**Stated task**
Pick out each line below that contains the string "rung", matching case exactly, and copy those lines in full.

###

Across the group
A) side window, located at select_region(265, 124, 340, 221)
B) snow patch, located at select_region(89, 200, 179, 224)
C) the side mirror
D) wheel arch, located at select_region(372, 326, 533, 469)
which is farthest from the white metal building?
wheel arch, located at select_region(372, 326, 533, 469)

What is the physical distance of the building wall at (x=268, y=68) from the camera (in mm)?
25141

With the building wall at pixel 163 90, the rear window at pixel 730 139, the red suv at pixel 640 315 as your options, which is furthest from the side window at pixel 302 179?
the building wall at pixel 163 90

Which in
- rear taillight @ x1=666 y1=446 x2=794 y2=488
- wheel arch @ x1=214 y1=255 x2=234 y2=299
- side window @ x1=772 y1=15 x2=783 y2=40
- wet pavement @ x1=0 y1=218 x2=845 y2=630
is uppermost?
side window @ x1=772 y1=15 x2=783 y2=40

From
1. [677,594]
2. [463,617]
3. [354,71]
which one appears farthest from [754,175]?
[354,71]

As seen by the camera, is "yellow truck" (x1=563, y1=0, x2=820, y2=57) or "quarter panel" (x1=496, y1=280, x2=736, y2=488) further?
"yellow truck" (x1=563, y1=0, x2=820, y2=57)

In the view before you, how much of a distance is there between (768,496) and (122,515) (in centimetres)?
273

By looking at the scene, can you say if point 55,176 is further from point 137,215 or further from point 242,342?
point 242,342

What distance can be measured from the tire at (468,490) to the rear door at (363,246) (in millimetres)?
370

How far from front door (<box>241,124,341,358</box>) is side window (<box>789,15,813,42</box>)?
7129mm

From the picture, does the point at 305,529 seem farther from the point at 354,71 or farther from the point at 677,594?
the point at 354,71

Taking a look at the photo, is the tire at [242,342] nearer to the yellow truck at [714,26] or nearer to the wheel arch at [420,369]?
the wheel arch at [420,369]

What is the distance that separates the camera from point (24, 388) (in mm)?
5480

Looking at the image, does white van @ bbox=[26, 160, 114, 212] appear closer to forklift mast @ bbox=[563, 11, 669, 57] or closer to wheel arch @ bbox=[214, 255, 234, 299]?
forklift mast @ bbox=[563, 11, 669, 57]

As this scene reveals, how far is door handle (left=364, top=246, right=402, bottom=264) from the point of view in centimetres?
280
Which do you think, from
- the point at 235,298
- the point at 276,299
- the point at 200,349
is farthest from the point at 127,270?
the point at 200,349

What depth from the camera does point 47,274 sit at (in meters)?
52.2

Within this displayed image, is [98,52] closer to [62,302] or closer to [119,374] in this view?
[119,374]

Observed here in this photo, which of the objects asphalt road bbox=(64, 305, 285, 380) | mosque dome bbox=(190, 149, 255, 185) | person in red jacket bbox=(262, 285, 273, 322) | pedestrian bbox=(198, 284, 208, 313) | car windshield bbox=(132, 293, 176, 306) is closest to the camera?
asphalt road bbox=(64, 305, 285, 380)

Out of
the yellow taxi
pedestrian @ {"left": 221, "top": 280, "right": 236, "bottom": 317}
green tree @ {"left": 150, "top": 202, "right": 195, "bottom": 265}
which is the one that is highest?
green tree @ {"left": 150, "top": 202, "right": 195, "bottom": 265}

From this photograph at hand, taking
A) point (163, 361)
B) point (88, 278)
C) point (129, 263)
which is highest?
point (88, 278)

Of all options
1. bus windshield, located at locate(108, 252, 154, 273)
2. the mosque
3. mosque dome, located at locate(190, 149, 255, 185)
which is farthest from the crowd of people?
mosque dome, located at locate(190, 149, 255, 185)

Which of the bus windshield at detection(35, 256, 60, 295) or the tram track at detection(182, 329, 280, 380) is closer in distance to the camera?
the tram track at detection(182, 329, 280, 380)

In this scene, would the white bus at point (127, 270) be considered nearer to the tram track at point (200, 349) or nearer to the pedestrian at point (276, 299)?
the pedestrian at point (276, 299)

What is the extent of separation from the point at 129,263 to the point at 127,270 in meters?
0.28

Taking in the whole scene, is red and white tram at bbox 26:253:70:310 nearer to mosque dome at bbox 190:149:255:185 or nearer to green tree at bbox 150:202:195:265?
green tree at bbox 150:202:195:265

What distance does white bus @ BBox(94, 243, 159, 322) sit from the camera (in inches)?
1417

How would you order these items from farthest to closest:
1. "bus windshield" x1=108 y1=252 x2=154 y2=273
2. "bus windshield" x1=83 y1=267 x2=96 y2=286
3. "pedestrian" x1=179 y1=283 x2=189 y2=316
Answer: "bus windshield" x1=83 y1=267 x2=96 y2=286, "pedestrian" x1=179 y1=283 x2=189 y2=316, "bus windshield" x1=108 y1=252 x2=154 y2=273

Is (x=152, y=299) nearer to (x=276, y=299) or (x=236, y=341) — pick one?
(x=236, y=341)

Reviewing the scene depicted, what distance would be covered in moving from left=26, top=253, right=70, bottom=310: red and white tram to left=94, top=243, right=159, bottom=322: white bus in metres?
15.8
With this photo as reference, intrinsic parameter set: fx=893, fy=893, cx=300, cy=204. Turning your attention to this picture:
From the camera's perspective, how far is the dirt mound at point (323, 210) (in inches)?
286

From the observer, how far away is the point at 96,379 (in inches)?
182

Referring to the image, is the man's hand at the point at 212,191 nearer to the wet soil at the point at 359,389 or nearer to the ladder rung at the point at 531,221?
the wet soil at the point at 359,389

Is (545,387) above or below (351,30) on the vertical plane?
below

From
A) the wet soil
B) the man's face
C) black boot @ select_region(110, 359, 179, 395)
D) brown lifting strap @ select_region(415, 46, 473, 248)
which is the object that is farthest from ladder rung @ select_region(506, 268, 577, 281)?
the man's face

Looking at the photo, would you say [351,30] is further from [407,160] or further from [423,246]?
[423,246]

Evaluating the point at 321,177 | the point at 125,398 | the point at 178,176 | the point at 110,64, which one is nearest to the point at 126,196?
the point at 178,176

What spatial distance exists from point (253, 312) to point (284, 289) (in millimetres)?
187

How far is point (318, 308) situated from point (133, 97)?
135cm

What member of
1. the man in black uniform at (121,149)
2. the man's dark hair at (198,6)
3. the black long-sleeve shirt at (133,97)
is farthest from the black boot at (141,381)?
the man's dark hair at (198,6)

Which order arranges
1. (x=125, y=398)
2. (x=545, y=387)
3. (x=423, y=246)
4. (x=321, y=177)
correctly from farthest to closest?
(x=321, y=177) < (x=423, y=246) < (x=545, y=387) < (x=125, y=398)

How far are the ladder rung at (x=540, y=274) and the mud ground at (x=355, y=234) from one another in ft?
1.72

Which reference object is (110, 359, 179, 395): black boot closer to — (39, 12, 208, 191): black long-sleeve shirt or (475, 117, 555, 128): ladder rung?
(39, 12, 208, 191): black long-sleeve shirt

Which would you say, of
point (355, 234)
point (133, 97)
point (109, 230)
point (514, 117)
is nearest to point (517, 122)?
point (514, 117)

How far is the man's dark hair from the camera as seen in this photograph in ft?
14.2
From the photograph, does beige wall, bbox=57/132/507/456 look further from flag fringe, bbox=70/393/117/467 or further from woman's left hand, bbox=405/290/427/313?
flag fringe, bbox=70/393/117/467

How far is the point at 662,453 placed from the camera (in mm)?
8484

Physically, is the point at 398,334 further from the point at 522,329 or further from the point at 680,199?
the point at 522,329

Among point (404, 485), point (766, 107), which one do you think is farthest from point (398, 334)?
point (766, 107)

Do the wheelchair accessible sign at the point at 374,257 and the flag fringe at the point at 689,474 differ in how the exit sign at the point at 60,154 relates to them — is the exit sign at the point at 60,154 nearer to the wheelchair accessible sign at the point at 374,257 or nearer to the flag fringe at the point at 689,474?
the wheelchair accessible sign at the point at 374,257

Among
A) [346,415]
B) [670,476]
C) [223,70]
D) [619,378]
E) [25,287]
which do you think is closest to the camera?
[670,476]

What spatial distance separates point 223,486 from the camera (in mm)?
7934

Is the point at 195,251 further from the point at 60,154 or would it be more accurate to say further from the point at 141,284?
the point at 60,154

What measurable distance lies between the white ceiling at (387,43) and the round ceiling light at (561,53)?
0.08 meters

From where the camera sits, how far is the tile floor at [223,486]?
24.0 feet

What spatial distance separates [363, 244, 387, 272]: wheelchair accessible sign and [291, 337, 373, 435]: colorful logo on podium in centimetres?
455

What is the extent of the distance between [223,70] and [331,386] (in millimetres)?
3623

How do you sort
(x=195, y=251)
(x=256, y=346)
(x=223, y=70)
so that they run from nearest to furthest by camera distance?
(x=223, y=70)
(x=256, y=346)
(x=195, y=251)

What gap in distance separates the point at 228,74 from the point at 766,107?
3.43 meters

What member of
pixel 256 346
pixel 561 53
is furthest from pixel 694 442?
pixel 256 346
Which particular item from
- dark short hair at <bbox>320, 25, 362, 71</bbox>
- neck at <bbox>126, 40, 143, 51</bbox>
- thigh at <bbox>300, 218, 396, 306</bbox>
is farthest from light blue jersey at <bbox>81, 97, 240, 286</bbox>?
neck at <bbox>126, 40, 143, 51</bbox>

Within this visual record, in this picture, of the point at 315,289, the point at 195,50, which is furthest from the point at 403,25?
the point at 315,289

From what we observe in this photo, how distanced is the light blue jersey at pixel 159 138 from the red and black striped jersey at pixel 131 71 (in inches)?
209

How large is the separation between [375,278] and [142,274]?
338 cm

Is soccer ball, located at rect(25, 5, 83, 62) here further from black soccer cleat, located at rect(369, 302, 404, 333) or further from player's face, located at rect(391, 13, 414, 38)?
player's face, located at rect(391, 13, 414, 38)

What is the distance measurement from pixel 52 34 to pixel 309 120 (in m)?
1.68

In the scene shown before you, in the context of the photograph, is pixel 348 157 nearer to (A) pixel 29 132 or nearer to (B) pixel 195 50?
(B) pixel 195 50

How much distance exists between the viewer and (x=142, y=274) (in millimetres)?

###

**Response to this exercise**
Referring to the image, is the man's hand at the point at 212,191 nearer to the wet soil at the point at 359,389 or nearer to the ladder rung at the point at 531,221?
which is the object that is farthest from ladder rung @ select_region(506, 268, 577, 281)?
How far are the ladder rung at (x=540, y=274) and the mud ground at (x=355, y=234) from one another in ft?
Which reference object is (110, 359, 179, 395): black boot closer to — (39, 12, 208, 191): black long-sleeve shirt or (475, 117, 555, 128): ladder rung?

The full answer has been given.